Stored items
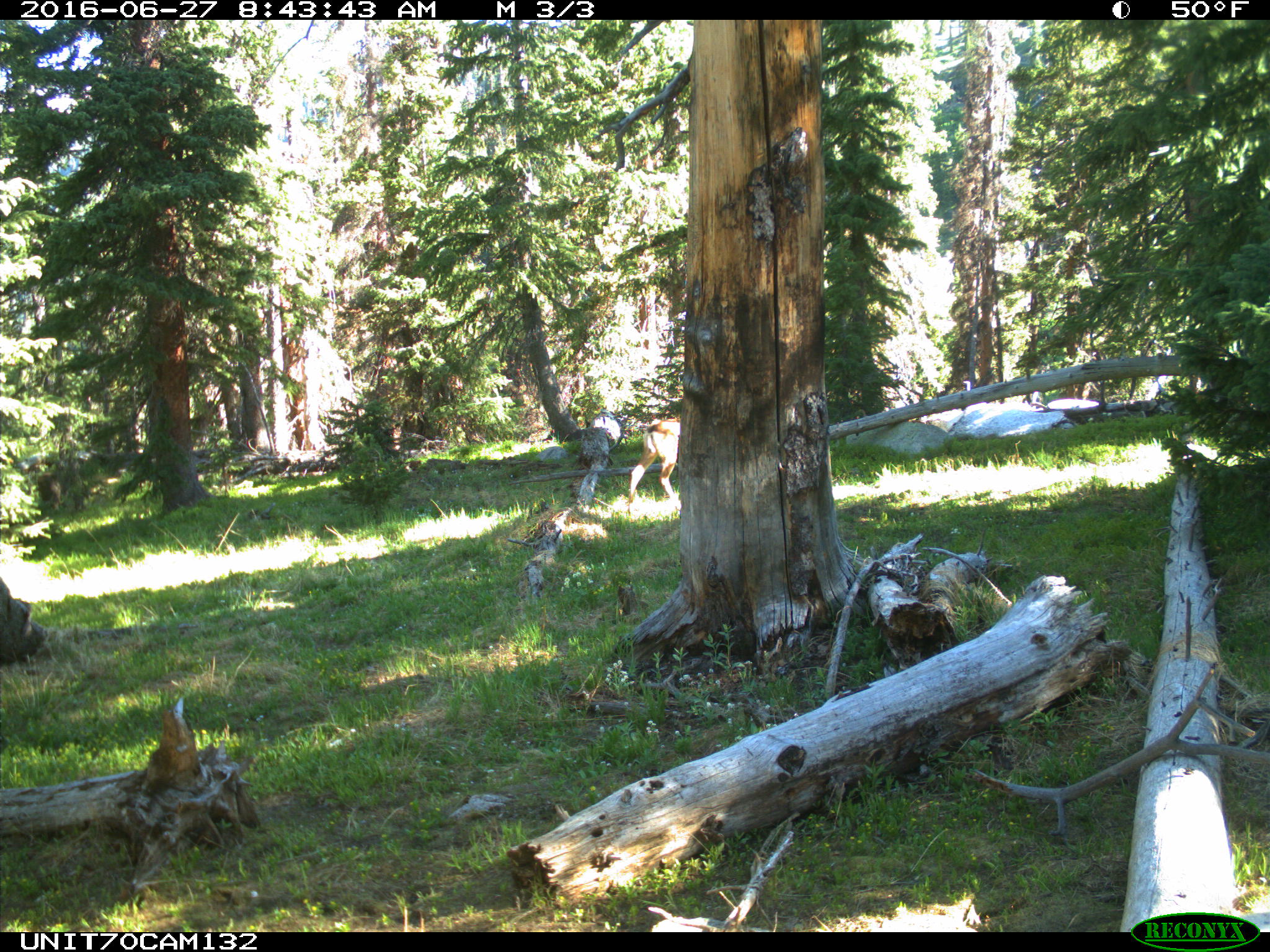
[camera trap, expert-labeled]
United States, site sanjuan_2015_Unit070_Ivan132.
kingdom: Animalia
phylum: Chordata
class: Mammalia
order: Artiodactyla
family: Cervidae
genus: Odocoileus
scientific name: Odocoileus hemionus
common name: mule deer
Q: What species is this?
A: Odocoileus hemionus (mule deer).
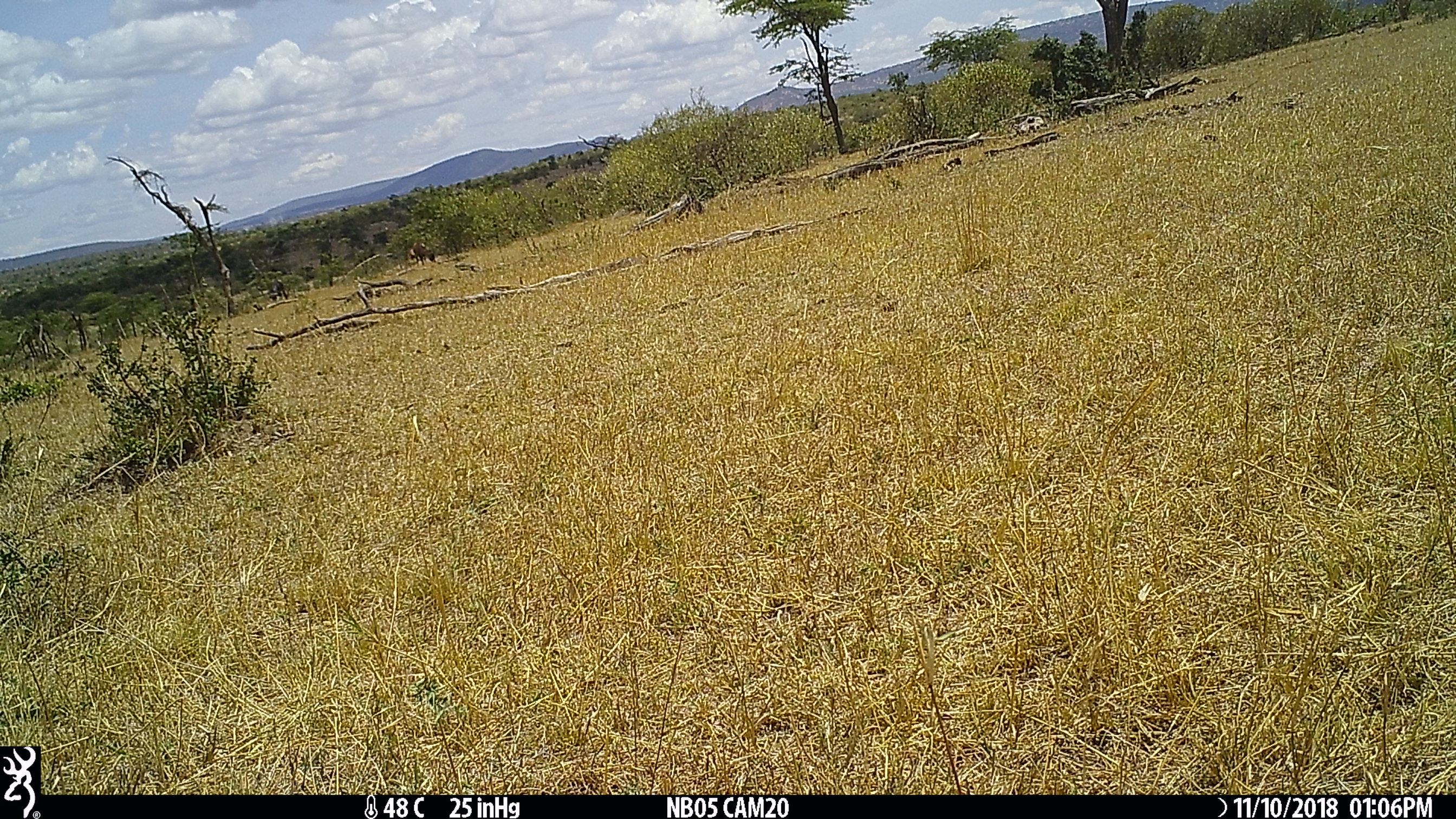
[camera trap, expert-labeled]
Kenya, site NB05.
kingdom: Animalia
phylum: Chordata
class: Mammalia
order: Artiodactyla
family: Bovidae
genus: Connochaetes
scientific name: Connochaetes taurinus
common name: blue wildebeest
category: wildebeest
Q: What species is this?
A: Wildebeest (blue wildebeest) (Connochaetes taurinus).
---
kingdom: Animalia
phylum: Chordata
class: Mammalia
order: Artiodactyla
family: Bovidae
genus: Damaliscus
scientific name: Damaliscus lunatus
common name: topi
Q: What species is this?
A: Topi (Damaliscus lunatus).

**Your goal:** Return each line from the entries above that includes "name".

**Worked solution:**
scientific name: Odocoileus hemionus
common name: mule deer
scientific name: Connochaetes taurinus
common name: blue wildebeest
scientific name: Damaliscus lunatus
common name: topi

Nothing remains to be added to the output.